Exercise directions
Type out the complete listing below word for word, without its pictures.

Records for the task
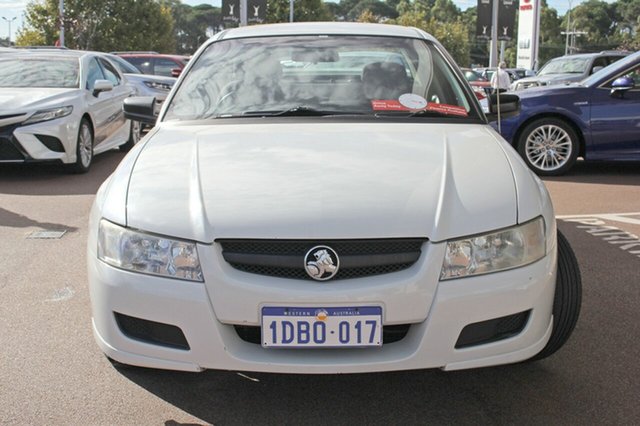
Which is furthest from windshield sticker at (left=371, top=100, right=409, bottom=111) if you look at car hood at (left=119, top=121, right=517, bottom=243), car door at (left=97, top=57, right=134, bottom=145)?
car door at (left=97, top=57, right=134, bottom=145)

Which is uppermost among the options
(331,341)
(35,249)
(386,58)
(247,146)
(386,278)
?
(386,58)

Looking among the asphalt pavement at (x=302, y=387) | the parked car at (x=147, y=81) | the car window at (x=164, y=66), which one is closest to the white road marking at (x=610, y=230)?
the asphalt pavement at (x=302, y=387)

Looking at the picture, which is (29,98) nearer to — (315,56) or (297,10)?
(315,56)

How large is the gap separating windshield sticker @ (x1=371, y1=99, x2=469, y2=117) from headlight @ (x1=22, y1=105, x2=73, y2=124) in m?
5.30

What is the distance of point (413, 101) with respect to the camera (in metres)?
3.75

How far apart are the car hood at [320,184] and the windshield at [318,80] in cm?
31

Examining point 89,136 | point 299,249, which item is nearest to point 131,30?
point 89,136

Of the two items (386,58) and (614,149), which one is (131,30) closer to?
(614,149)

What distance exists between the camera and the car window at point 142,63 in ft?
56.0

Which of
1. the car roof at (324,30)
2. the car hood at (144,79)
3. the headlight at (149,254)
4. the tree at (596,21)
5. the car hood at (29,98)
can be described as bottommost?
the headlight at (149,254)

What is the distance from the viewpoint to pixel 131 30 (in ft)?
153

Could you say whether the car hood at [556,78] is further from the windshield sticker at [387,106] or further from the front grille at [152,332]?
the front grille at [152,332]

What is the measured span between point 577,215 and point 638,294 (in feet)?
7.56

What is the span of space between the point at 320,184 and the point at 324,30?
1.86 m
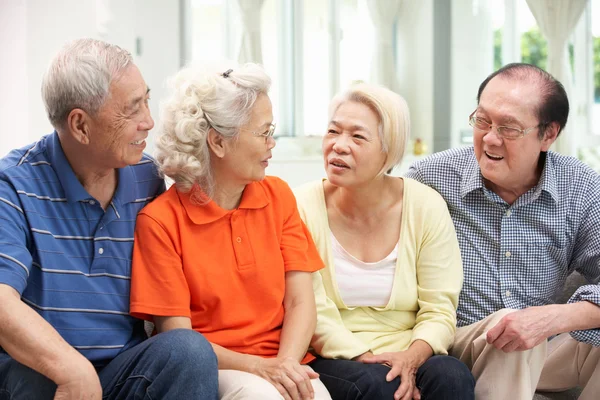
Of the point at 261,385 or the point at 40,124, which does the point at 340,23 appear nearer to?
the point at 40,124

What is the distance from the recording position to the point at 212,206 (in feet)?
6.38

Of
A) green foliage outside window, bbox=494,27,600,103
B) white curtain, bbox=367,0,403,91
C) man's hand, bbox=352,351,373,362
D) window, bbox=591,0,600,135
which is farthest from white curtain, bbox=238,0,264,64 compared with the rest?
man's hand, bbox=352,351,373,362

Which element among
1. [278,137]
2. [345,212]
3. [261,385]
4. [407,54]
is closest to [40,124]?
[278,137]

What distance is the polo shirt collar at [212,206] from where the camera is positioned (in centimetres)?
192

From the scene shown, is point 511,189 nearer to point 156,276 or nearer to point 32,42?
point 156,276

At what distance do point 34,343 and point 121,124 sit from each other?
561 millimetres

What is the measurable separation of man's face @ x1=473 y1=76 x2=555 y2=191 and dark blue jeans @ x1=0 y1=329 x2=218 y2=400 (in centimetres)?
113

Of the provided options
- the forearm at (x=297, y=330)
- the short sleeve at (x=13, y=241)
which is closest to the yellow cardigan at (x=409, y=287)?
the forearm at (x=297, y=330)

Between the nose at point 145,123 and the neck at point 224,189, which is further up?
the nose at point 145,123

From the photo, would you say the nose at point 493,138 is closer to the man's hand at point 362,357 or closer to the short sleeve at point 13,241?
the man's hand at point 362,357

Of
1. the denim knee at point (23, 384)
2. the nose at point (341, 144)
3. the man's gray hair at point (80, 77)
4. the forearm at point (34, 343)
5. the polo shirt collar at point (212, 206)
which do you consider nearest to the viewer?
the forearm at point (34, 343)

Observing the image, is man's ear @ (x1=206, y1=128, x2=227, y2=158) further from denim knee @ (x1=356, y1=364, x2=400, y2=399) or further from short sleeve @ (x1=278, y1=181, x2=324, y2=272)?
denim knee @ (x1=356, y1=364, x2=400, y2=399)

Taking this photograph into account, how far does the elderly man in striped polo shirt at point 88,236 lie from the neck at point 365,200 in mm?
658

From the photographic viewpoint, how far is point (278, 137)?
284 inches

Task result
Which is furthest from windshield sticker at (left=371, top=100, right=409, bottom=111) if you look at car hood at (left=119, top=121, right=517, bottom=243), car door at (left=97, top=57, right=134, bottom=145)?
car door at (left=97, top=57, right=134, bottom=145)

Which is uppermost among the options
(331,341)
(35,249)
(386,58)
(247,146)
(386,278)
?
(386,58)

Looking among the asphalt pavement at (x=302, y=387) | the parked car at (x=147, y=81) | the car window at (x=164, y=66), which one is closest to the white road marking at (x=610, y=230)?
the asphalt pavement at (x=302, y=387)

Looking at the picture, which is (29,98) nearer to — (315,56) or (297,10)?
(315,56)

How large is the gap separating windshield sticker @ (x1=371, y1=99, x2=469, y2=117) from headlight @ (x1=22, y1=105, x2=73, y2=124) in m?
5.30

What is the distance of point (413, 101) with respect to the camera (in metres)?
3.75

How far apart are the car hood at [320,184] and the windshield at [318,80] in cm?
31

Examining point 89,136 | point 299,249, which item is nearest to point 131,30?
point 89,136

Of the two items (386,58) and (614,149), which one is (131,30) closer to?
(614,149)

What distance exists between the camera and the car window at point 142,63 in ft?
56.0

Which of
1. the car roof at (324,30)
2. the car hood at (144,79)
3. the headlight at (149,254)
4. the tree at (596,21)
5. the car hood at (29,98)
can be described as bottommost?
the headlight at (149,254)

What is the distance from the viewpoint to pixel 131 30 (in ft)?
153

Could you say whether the car hood at [556,78] is further from the windshield sticker at [387,106] or further from the front grille at [152,332]?
the front grille at [152,332]

What is the measured span between point 577,215 and point 638,294 (in feet)?
7.56

What is the span of space between the point at 320,184 and the point at 324,30?
1.86 m
Of the point at 261,385 or the point at 40,124, which does the point at 340,23 appear nearer to?
the point at 40,124

What is the distance from the recording position to the point at 212,206 (in feet)?
6.38

Of
A) green foliage outside window, bbox=494,27,600,103
B) white curtain, bbox=367,0,403,91
C) man's hand, bbox=352,351,373,362
D) window, bbox=591,0,600,135
which is farthest from white curtain, bbox=238,0,264,64 compared with the rest?
man's hand, bbox=352,351,373,362

Which element among
1. [278,137]
2. [345,212]
3. [261,385]
4. [407,54]
is closest to [40,124]?
[278,137]

What distance is the polo shirt collar at [212,206] from where the camera is positioned (in centimetres)?
192

From the scene shown, is point 511,189 nearer to point 156,276 or nearer to point 32,42?
point 156,276

At what distance do point 34,343 and point 121,124 sit from each other?
561 millimetres

What is the measurable separation of man's face @ x1=473 y1=76 x2=555 y2=191 and dark blue jeans @ x1=0 y1=329 x2=218 y2=400 (in centimetres)?
113

Of the provided options
- the forearm at (x=297, y=330)
- the short sleeve at (x=13, y=241)
which is closest to the yellow cardigan at (x=409, y=287)?
the forearm at (x=297, y=330)

Between the nose at point 145,123 and the neck at point 224,189, which is further up?
the nose at point 145,123

From the photo, would you say the nose at point 493,138 is closer to the man's hand at point 362,357 or closer to the short sleeve at point 13,241?
the man's hand at point 362,357

Of
1. the denim knee at point (23, 384)
2. the nose at point (341, 144)
3. the man's gray hair at point (80, 77)
4. the forearm at point (34, 343)
5. the polo shirt collar at point (212, 206)
which do you consider nearest to the viewer?
the forearm at point (34, 343)

Observing the image, is man's ear @ (x1=206, y1=128, x2=227, y2=158) further from denim knee @ (x1=356, y1=364, x2=400, y2=399) or further from short sleeve @ (x1=278, y1=181, x2=324, y2=272)?
denim knee @ (x1=356, y1=364, x2=400, y2=399)

Taking this photograph into account, how far does the elderly man in striped polo shirt at point 88,236 lie from the neck at point 365,200 in mm?
658

From the photographic viewpoint, how far is point (278, 137)?
284 inches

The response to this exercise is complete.